Psychosocial Interventions
Psychosocial interventions, such as cognitive behavioral therapy (CBT), psychoeducational therapy, and supportive expressive therapy, including support groups, counseling, and journal writing (all category 1 recommendations), have also been shown to reduce fatigue in cancer survivors, although data are not entirely consistent.38-43 Several meta-analyses have evaluated the role of psychosocial interventions in reducing fatigue. For example, Kangas et al42 reported a weighted pooled mean effect of -0.31 for psychosocial interventions on fatigue in an analysis of 3620 patients with cancer from 41 studies. Jacobsen et al44 analyzed 30 randomized controlled trials and found a significant effect size (dw) for psychological interventions (dw, 0.10; 95% CI, 0.02-0.18), but not for activity-based programs (dw, 0.05; 95% CI, -0.08-0.19). A meta-analysis by Duijts et al38 reported that, like exercise programs, behavioral techniques, including cognitive therapy, relaxation techniques, counseling, social support, hypnosis, and biofeedback, are beneficial in improving fatigue among patients with breast cancer during and after treatment (standardized mean difference [SMD], -0.16).

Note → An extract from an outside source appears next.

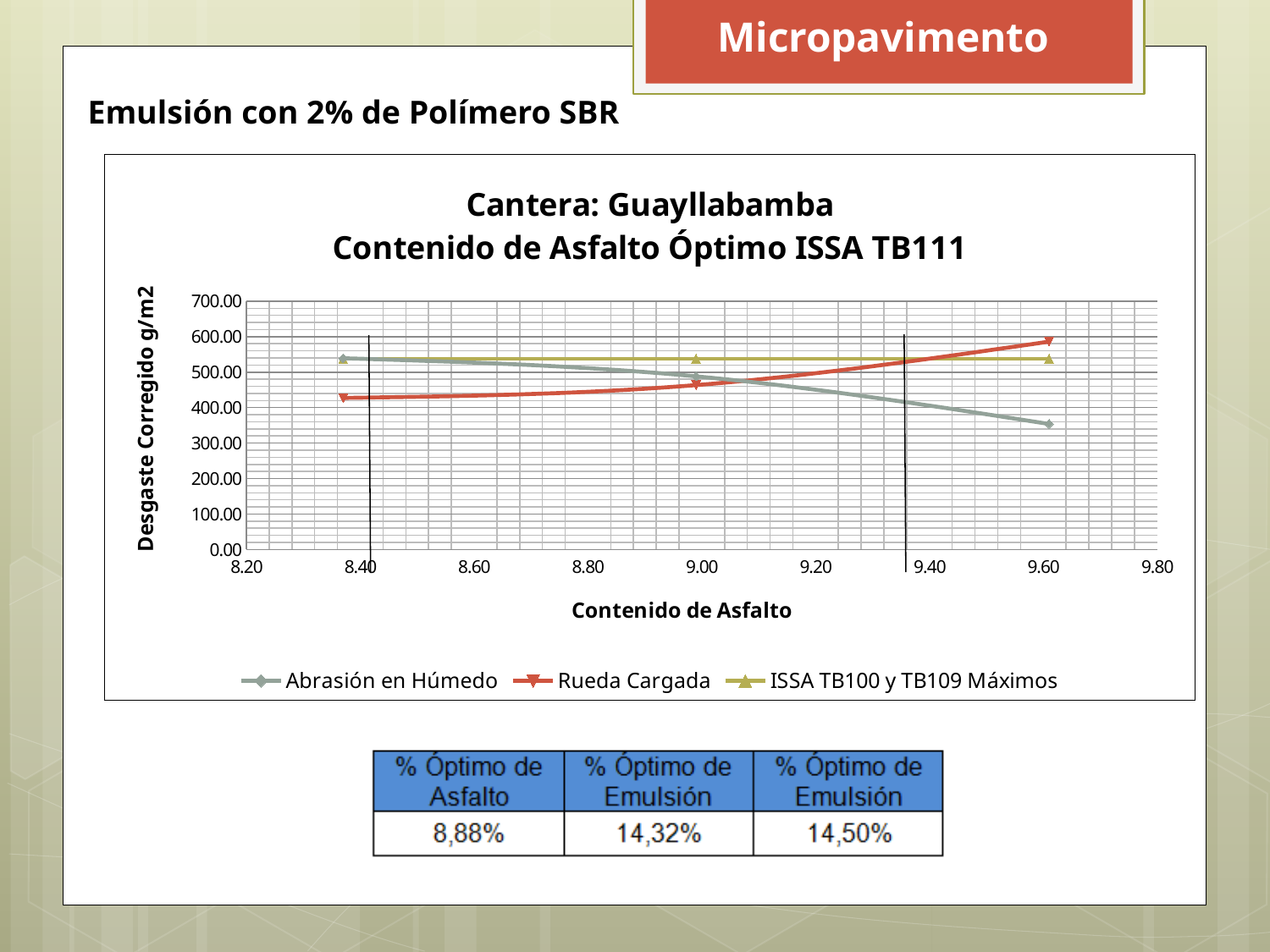
What is the label of the chart's x axis? Contenido de Asfalto At the rightmost point (near 9.60), which series has the larger value: Rueda Cargada or Abrasión en Húmedo? Rueda Cargada Is the value of Abrasión en Húmedo at its rightmost point (near 9.60) greater or less than 400.00? less What is the label of the chart's y axis? Desgaste Corregido g/m2 How many series does the chart legend list? 3 Does the Abrasión en Húmedo series rise or fall as Contenido de Asfalto increases? fall How many data points does the Abrasión en Húmedo series have? 3 At the leftmost point (near 8.40), which series has the larger value: Abrasión en Húmedo or Rueda Cargada? Abrasión en Húmedo Is the value of Rueda Cargada at its rightmost point (near 9.60) greater or less than 500.00? greater Is the value of Rueda Cargada at its leftmost point (near 8.40) greater or less than 500.00? less What kind of chart is shown on the slide? line chart Does the Rueda Cargada series rise or fall as Contenido de Asfalto increases? rise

Several published studies support the conclusion that CBT interventions designed to optimize sleep quality in patients with cancer may also improve fatigue.45-48 Two randomized clinical trials of patients who reported chronic insomnia in the survivorship phase demonstrated improvements in both sleep and fatigue after 4 to 5 weekly behavioral therapy sessions.39,40,49 Two smaller studies of patients with current complaints of insomnia in the survivorship phase reported improved sleep and fatigue.45,47 Two other studies found positive benefits of a behavioral intervention on sleep and fatigue that were not sustained over time.48,50 The American Academy of Sleep Medicine has recommended 3 specific therapies for chronic insomnia in healthy individuals: relaxation training, cognitive behavior therapy, and stimulus control therapy.51
Pharmacologic Interventions
Psychostimulants, such as methylphenidate and modafinil, are also used to treat fatigue, although data regarding their use to treat fatigue in cancer survivors are limited. A 54% response rate to methylphenidate was reported in a phase II trial of 37 breast cancer survivors.52 A randomized trial in 154 patients postchemotherapy also found an improvement in fatigue symptoms in the dexmethylphenidate arm.53 A recent meta-analysis of 5 randomized controlled trials of patients with cancer found limited evidence for the efficacy of 4 or more weeks of methylphenidate treatment for cancer-related fatigue (mean difference, -3.70; 95% CI, -7.03 to -0.37; P=.03).54
Modafinil also shows some promise for management of posttreatment fatigue in small trials. Morrow et al55 conducted an open-label study of modafinil for 51 breast cancer survivors with persistent fatigue. The dose was 200 mg/d for 1 month. A reduction in fatigue was reported among 86% of these survivors. In a pilot study of 30 adults with previously treated brain tumors, modafinil was associated with improvement in fatigue by 8 weeks.56 Currently, the panel agrees that methylphenidate or modafinil may be considered after ruling out other causes of fatigue, although they acknowledge the limited data supporting the use of these agents in this setting.
Small pilot studies and one recent randomized controlled trial have evaluated the impact of supplements, including ginseng and vitamin D, for cancer-related fatigue.57 The evidence to date is inconsistent, and the panel currently does not recommend the use of supplements for the treatment of fatigue.